Da die Gefäßserie "Ednamite" im Terrazzo-Look gegossen wird, habe ich im Vorfel rund 750 g Kunstharz-Granulat in verschiedenen Grüntönen sowie schwarz als farbige Platten gegossen und nach dem Härten klein gehackt. Das Kunstharz-Granulat wird dann mit cremeweiß gefärbten Kunstharz benetzt und in die Kartonverschalung reingeschaufelt. Das klingt jetzt recht einfach, ist aber eine rechte Sauerei, wenn der Spalt nicht so breit ist. Bei mir ist die Öffnung am Karton zwischen 5 mm und 15 mm breit, das ist echt ziemlich klein für so grobes Granluat.
Am Ende habe ich die klumpige Pampe an der größten Öffnung eingeschlaufelt und mit einem langen Holzstab überall im Kartonspalt verteilt. Das hat echt lange gedauert.
Insgesamt habe ich drei Anläufe zum Füllen der Hülle gebraucht, da mein Granulat zwischendurch alle war und ich erst mal neue Farbplatten machen musste. Aber dann irgendwann war die Röhre endlich voll mit Kunstharz-Zeugs.

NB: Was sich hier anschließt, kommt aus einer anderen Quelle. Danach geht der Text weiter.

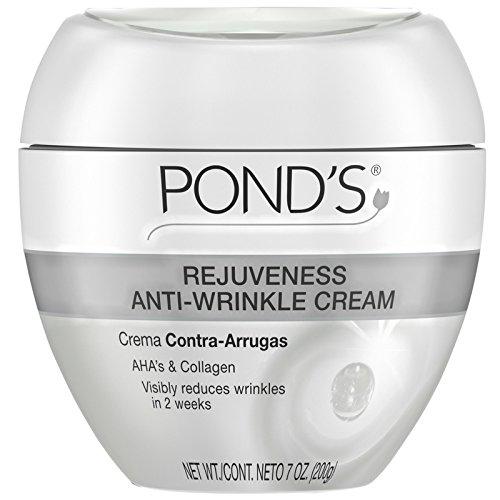 Ponds Rejuveness Anti-Wrinkle Cream 7 Ounce (207ml) (2 Pack)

Das Auseinandernehmen der Kartonverschalungen geht mit Gewalt und einer Zange ganz gut von Statten, wenn auch der Karton an einigen Stellen doch am Kunstharz haftet.
Da der Karton das Trennmittel unterschiedlich stark aufsaugt, sind einige Stellen weniger gut gefettet als andere. So haftet der Karton doch stellenweise am Kunstharz.
Man kann die Kartonrückstände mit einer Metallfeile wegfeilen, oder aber den Gießling über Nacht in Wasser einlegen. Der Karton lässt sich dann mit einem Spachtel sauber abkratzen.
Es gibt noch diverse Zwischenschritte, die ich in der Dokumentation überspringe:
- Ausmerzen diverser Luftblasen an der Außenfläche mit nachträglichem Aufbohren und Befüllen mit transparentem Harz
- Schleifen der Außenfläche mit sehr groben Schleifpapier von Hand
- Glätten des Eingießrandes oben mit der Bohrmaschine und dem Schleifaufsatz für eine ebene Kante
Konkret wird die Form weiter aufgebaut, in dem die Röhre einen Boden erhält. Dafür wird die vorbereitete Röhre wieder mit der Heißklebepistole von außen auf einen Kartonboden geleimt. Der Kartonboden wird vorab wieder mit Melkfett behandelt.
Nun gibt es wieder etwas Zeitraffer. Nicht hier dokumentiert ist:
- das Ablösen der nun geschlossen Kunstharz-Röhre vom Kartonboden
- Bearbeiten des Bodens mit grobem 80er Schleifpapier von außen
- Bearbeiten der kompletten Außenfläche der Röhre mit 120er, 180er und 600er Schleifpapier
- das Anfertigen der Beine mithilfe einer Silikonform und einfarbigem Kunstharz
Die separat angefertigten Beine werden auf den Boden der Kopfüber stehenden Röhre gesetzt. Als Hilfsmittel dient mir klassisches Doppelklebeband, dass fest rund um die Rohre geklebt ist. Mit einer zusätzlichen Schicht Kunstharz und farbigem Kunstharz-Granulat werden die Beine fest auf dem Röhrenboden befestigt.
Hilfskonstruktion Doppelklebeband: so lässt sich eine zusätzliche Schicht Kunstharz auslaufsicher anbringen.
Dann fehlen wieder etliche Fotos von Arbeitsschritten. Hauptsächlich:
- Oberflächenbearbeitung der neu aufgeleimten Kunstharzschicht sowie der Angleichung der Oberflächen der separaten Füße.
Meine Idee war, dass die unifarbenen Füße ein Stück weit in das Terrazzo-Muster hineinragen. Um das anzugleichen wurde ungefähr drei Stunden mit diversen Werkzeugen und von Hand geschliffen (und noch viel mehr geflucht). Aber am Ende ist alles so geworden, wie ich es mir grob am Anfang vorgestellt habe.
Das Ednamite-Thema ist durchaus eine Lehrstunde in Beharrlichkeit, denn der Aufwand steht überhaupt nicht im Verhältnis zu einem möglichen Verkaufspreis. Aber um sich selbst herauszufordern ist das Thema ein meisterliches Lehrstsück.
Zum Glück (ironisch gemeint!) habe ich nur noch drei weitere dieser Monsterwerke auf Halde, die der Fertigstellung entgegensehen. Bis diese Exponate fertig sind, habe ich mir sämtliche Muskeln, Gelenke und Sehnen im Schulter- und Armbereich zu einer einzigen Entzündung verdichtet. Man ist eben keine 30 mehr, verfluchte Scheiße! Wann darf ich endlich wieder nur harmlose Ohrringe und Kettenteile machen????
Aber ich wollte es ja nicht anders. Also genieß die Show, ignoriere mein Jammern und erfreue dich an den schönen Ergebnissen solch übermenschlicher Anstrengungen.